Forum Discussion
I came up through commercial cleaning sales before starting my lawn care company, and the approach that's worked for me in both is the opposite of pitching the big number upfront: get a small commitment first, deliver visible results, then offer the next logical step.
Concrete example from my world. I do lawn restoration. If a prospect hears "$2,000–3,000 to revive your lawn" in the first conversation, I lose them — the number is too big before they trust me. So I don't sell the destination, I sell the obvious first step. They've got weeds? "Step one is treating the weeds. Once that's handled, we can talk about top dressing and overseeding to rebuild the soil." That's a commitment they can say yes to easily, and now they're a client watching results show up on their own lawn.

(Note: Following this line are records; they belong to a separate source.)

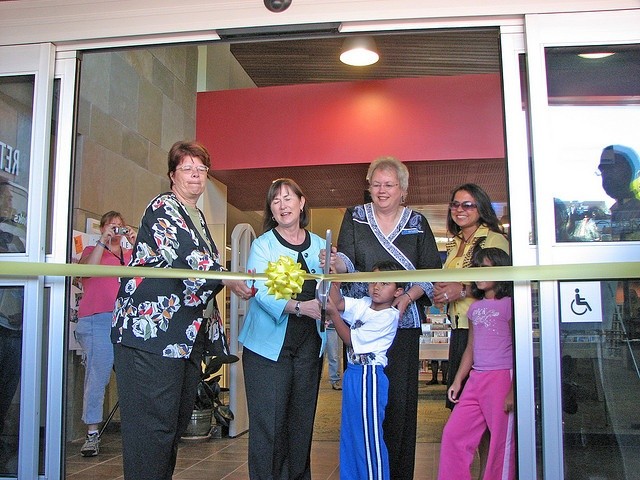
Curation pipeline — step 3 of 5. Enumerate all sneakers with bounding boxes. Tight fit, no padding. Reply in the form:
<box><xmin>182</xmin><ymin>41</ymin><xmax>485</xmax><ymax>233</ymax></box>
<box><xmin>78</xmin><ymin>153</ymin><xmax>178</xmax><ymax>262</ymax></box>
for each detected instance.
<box><xmin>81</xmin><ymin>432</ymin><xmax>102</xmax><ymax>457</ymax></box>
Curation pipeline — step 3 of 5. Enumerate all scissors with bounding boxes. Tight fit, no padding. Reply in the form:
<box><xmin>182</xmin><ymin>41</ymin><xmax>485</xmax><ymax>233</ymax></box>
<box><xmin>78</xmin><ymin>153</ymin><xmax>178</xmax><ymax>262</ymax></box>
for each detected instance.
<box><xmin>316</xmin><ymin>229</ymin><xmax>332</xmax><ymax>332</ymax></box>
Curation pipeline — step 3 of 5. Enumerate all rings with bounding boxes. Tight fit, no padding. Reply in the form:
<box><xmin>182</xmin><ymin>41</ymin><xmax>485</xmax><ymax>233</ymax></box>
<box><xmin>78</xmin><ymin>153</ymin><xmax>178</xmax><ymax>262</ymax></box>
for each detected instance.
<box><xmin>444</xmin><ymin>293</ymin><xmax>446</xmax><ymax>297</ymax></box>
<box><xmin>444</xmin><ymin>296</ymin><xmax>448</xmax><ymax>300</ymax></box>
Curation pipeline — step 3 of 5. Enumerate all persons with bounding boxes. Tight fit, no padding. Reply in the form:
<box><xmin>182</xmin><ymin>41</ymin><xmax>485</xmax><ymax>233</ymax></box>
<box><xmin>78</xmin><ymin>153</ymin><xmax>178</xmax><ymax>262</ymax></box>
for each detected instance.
<box><xmin>74</xmin><ymin>277</ymin><xmax>79</xmax><ymax>287</ymax></box>
<box><xmin>318</xmin><ymin>157</ymin><xmax>444</xmax><ymax>480</ymax></box>
<box><xmin>325</xmin><ymin>314</ymin><xmax>344</xmax><ymax>389</ymax></box>
<box><xmin>426</xmin><ymin>301</ymin><xmax>449</xmax><ymax>386</ymax></box>
<box><xmin>438</xmin><ymin>248</ymin><xmax>519</xmax><ymax>480</ymax></box>
<box><xmin>325</xmin><ymin>260</ymin><xmax>405</xmax><ymax>480</ymax></box>
<box><xmin>432</xmin><ymin>183</ymin><xmax>510</xmax><ymax>479</ymax></box>
<box><xmin>555</xmin><ymin>198</ymin><xmax>585</xmax><ymax>242</ymax></box>
<box><xmin>236</xmin><ymin>178</ymin><xmax>331</xmax><ymax>480</ymax></box>
<box><xmin>630</xmin><ymin>289</ymin><xmax>640</xmax><ymax>319</ymax></box>
<box><xmin>77</xmin><ymin>211</ymin><xmax>142</xmax><ymax>458</ymax></box>
<box><xmin>0</xmin><ymin>177</ymin><xmax>26</xmax><ymax>475</ymax></box>
<box><xmin>111</xmin><ymin>140</ymin><xmax>259</xmax><ymax>479</ymax></box>
<box><xmin>599</xmin><ymin>145</ymin><xmax>640</xmax><ymax>240</ymax></box>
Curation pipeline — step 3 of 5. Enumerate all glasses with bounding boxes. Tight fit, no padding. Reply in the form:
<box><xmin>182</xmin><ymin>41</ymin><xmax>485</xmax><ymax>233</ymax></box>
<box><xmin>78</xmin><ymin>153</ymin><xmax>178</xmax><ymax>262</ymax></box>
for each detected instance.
<box><xmin>176</xmin><ymin>165</ymin><xmax>209</xmax><ymax>174</ymax></box>
<box><xmin>449</xmin><ymin>200</ymin><xmax>477</xmax><ymax>210</ymax></box>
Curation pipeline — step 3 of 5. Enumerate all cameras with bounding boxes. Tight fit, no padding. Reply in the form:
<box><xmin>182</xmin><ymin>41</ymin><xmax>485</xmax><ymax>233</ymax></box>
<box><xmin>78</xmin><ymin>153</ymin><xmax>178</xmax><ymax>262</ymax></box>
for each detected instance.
<box><xmin>112</xmin><ymin>228</ymin><xmax>128</xmax><ymax>234</ymax></box>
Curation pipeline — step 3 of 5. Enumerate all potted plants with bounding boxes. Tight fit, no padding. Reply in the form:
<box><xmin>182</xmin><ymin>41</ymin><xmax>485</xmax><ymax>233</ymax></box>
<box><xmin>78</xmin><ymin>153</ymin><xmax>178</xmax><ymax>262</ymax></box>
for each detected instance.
<box><xmin>179</xmin><ymin>354</ymin><xmax>241</xmax><ymax>443</ymax></box>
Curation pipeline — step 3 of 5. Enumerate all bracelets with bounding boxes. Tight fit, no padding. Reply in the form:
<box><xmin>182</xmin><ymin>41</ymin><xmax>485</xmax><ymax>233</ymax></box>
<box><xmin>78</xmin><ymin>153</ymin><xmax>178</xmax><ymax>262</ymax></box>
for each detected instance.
<box><xmin>405</xmin><ymin>292</ymin><xmax>414</xmax><ymax>303</ymax></box>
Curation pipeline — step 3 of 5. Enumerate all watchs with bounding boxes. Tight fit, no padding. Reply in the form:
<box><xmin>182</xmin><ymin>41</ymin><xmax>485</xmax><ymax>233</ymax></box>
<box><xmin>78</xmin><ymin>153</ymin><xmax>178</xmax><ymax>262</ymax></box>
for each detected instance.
<box><xmin>295</xmin><ymin>301</ymin><xmax>300</xmax><ymax>317</ymax></box>
<box><xmin>459</xmin><ymin>284</ymin><xmax>466</xmax><ymax>299</ymax></box>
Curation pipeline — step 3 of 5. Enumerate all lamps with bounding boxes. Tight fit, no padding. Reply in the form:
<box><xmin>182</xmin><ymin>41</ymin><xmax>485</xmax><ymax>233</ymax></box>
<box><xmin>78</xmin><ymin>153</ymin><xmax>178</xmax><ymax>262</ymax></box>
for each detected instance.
<box><xmin>338</xmin><ymin>36</ymin><xmax>381</xmax><ymax>68</ymax></box>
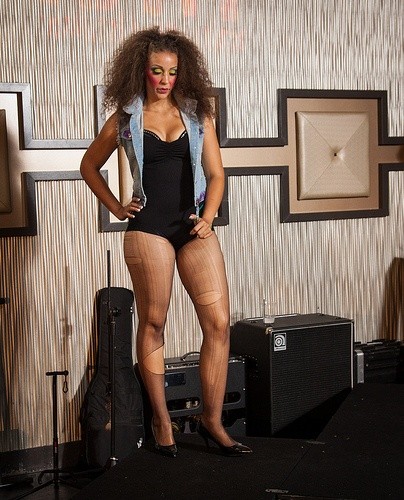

The add-on part happens at the point of service, not in a sales call. I show up already booked and paid for the job, and I'll mention it casually: "Would you like to add humic products today to boost the soil further? Totally optional — happy to do it while I'm here." No pressure, no pitch, just an option while the value of my work is sitting right in front of them. They can take it or leave it, and a surprising number take it.
Two things make this work. First, each step has to make sense on its own — you're not manipulating a sequence, you're solving their problem in the logical order. Second, qualify your market. This approach lands with clients who have budget for ongoing improvement; if someone is price-shopping the cheapest option, no upsell technique fixes that. Know who you're selling to before you worry about how.